In Ogemaw co. maple surup boiling exempts you from building codes our very own building inspector got turned in and that was the card he played. So our little rustic "sugar shack" has sleeping area cause sugaring takes a long time :lol: of course we have maple trees.


----------



## NATTY BUMPO (May 12, 2001)

Steve said:


> I tried that. My zoning inspector got on my case because even though I have 10 acres I can't store or use a camper/trailer on the property unless I have a residence there? Think you could build a pole barn and store it inside? Think again. You can't build a pole barn without a residence either.


Same in Mason Co, we're way out in the country too.:rant:

You must have a house built before you can build a pole barn, of any kind. What you could do "back in the day" wont work in many places nowadays.

NB


----------



## Coffeenut (Apr 25, 2011)

Thanks for the replies.

I thought I read somewhere that you could have a camper on your land if you didn't "dwell" in it for more than 7 consecutive days. 

We would just stay in it every other weekend over night. Still no?


----------



## Ole Spike (Nov 22, 2004)

Steve said:


> I tried that. My zoning inspector got on my case because even though I have 10 acres I can't store or use a camper/trailer on the property unless I have a residence there? Think you could build a pole barn and store it inside? Think again. You can't build a pole barn without a residence either.


 You can't even use a camping trailer on your own property? And they say this is a free country! That's a bunch of BS!


----------



## ih772 (Jan 28, 2003)

It has to be removable, so that wold rule out putting a deck on it. Anything you do to make it "permanent" will get the twp on you. It's to keep the riff raff from making an ad-hock trailer park.


----------



## MossyHorns (Apr 14, 2011)

We have a cabin in Sauble Twp in Lake County. A couple of years ago an 80 acre parcel was divided into 10 acre lots. Two of these lots now have campers on them all year long. There is no electric going to the property and one of them has a porta jon. These trailers sit just off of a main dirt road. I do not know what the townhip ordinance is, but they are just used for hunting.

I know of several people who have built a pole barn/house for a permanent residence.


----------



## Coffeenut (Apr 25, 2011)

ih772 said:


> It has to be removable, so that wold rule out putting a deck on it. Anything you do to make it "permanent" will get the twp on you. It's to keep the riff raff from making an ad-hock trailer park.


10-4, forget the deck.

Now I will just cross my fingers someone doesn't drive off with it during the week when we are away. I should put it on blocks and remove the wheels at least.
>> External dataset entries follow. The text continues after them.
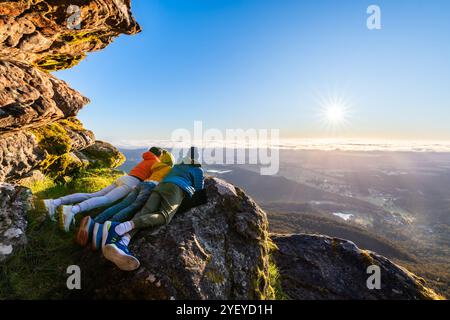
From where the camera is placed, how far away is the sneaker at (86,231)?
8.19 meters

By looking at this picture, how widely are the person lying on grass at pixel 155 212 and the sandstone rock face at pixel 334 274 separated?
5907 mm

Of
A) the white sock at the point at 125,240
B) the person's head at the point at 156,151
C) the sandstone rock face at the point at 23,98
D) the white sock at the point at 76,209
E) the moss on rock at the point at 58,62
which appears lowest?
the white sock at the point at 125,240

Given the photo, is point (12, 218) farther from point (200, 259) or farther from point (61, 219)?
point (200, 259)

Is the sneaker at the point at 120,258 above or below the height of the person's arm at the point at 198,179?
below

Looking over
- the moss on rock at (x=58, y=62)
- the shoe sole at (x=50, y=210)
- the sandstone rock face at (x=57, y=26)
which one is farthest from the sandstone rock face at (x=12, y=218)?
the moss on rock at (x=58, y=62)

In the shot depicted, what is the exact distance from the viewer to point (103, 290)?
725 centimetres

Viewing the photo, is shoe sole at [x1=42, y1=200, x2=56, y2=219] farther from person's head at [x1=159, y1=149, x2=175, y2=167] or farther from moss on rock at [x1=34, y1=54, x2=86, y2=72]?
moss on rock at [x1=34, y1=54, x2=86, y2=72]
Looking forward to more great info here. Thanks again.


----------



## starky (Jun 19, 2006)

Yates Twp. in Lake Co. is the worst. Dirt poor and discourage anyone from doing anything. We have a place there and they hit our neighbors who have been there for 25 years with a woodstove permit, chimney inspection,window redo,etc,etc,etc. Thay got the other neighbors who has 2 trailers and have been there forever with, get this, Failing to get a Camping Permit on his own land because the kids put up a tent to sleep in. Unbelievable.


----------



## Coffeenut (Apr 25, 2011)

starky said:


> Yates Twp. in Lake Co. is the worst. Dirt poor and discourage anyone from doing anything. We have a place there and they hit our neighbors who have been there for 25 years with a woodstove permit, chimney inspection,window redo,etc,etc,etc. Thay got the other neighbors who has 2 trailers and have been there forever with, get this, Failing to get a Camping Permit on his own land because the kids put up a tent to sleep in. Unbelievable.
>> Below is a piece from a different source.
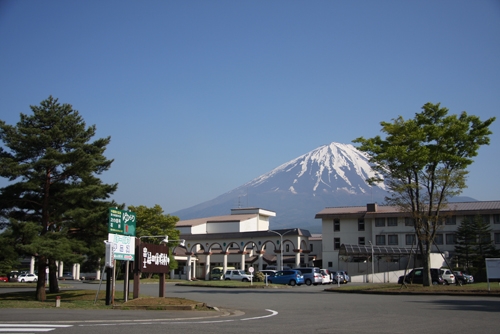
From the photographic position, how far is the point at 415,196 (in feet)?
109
What do you mean "They got them"? Fined them?!? You can't put up a tent on property there? :SHOCKED:

You can put a (movable) camper on property, why not a tent?


----------



## WAUB-MUKWA (Dec 13, 2003)

Coffeenut said:


> Thanks for the replies.
> 
> I thought I read somewhere that you could have a camper on your land if you didn't "dwell" in it for more than 7 consecutive days.
> 
> We would just stay in it every other weekend over night. Still no?
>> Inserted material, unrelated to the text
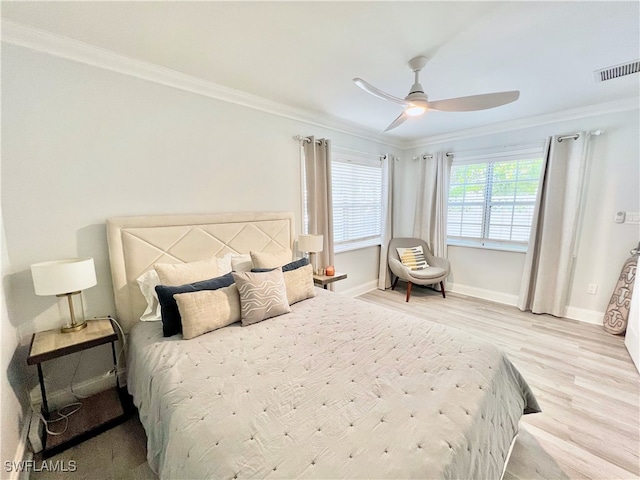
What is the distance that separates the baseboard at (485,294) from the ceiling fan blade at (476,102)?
9.95 feet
Keep it out of sight from the road and just do it. Block it up, keep the tires on it over some 2x8 planks. Your deck can be built just dont screw it to the trailer and keep it up off the ground with blocks at one block high with a set of steps going up into trailer. Get a permit from the county health department and hire someone to drill a 2" x 40' irrigation only well for x-mas trees or some excuse like that. Well will cost $700-$1,000 total. Build an 4x4 insulated shed over it for the casing/generator/well pump.


----------



## WoW (Oct 26, 2010)

local zoning prevails in all of Michigan. Some communities are zoned, others are not.

When it comes to well/septic issues, that is handled by the county health department and regulations vary as well.

So, what I am saying is...advice or accounts of what takes place in different places may or may not be beneficial.

Find out what the local regulations are before purchasing the ground or erecting a structure and you should be good to go.


----------



## feedinggrounds (Jul 21, 2009)

When they tell the Boyscouts and Girlscouts they cannot camp on there private land, then come and tell me I cannot. It's still America, you still have rights. Zoning rules are only as good as there first court challenge. In my county the B and Z budget is so tight they can't afford litagation. Most rules make sense, some rules make you go "huh"


----------



## junkman (Jan 14, 2010)

When I got my place in Gladwin Co a few years back the septic was just an oil tank in the ground wich worked for about two flushes and was full and the township was going to put in a sewage system in a few years so we just rented a porta john for that time township did not like it but it was legal:lol:


----------